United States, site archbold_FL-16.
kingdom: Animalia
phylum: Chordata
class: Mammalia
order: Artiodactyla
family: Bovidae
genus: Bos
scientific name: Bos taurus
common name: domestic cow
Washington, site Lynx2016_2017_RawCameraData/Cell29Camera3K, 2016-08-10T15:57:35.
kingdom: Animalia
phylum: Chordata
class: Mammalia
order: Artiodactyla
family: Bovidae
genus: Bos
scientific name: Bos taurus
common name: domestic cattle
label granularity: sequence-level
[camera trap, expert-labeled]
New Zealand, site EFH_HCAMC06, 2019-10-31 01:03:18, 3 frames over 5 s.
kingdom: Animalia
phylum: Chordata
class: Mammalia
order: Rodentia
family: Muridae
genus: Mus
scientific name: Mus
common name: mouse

● ● ●

WHAT YOU SHOULD DO: Each line of the material above needs to be returned exactly as written.

EXPECTED OUTPUT:
United States, site archbold_FL-16.
kingdom: Animalia
phylum: Chordata
class: Mammalia
order: Artiodactyla
family: Bovidae
genus: Bos
scientific name: Bos taurus
common name: domestic cow
Washington, site Lynx2016_2017_RawCameraData/Cell29Camera3K, 2016-08-10T15:57:35.
kingdom: Animalia
phylum: Chordata
class: Mammalia
order: Artiodactyla
family: Bovidae
genus: Bos
scientific name: Bos taurus
common name: domestic cattle
label granularity: sequence-level
[camera trap, expert-labeled]
New Zealand, site EFH_HCAMC06, 2019-10-31 01:03:18, 3 frames over 5 s.
kingdom: Animalia
phylum: Chordata
class: Mammalia
order: Rodentia
family: Muridae
genus: Mus
scientific name: Mus
common name: mouse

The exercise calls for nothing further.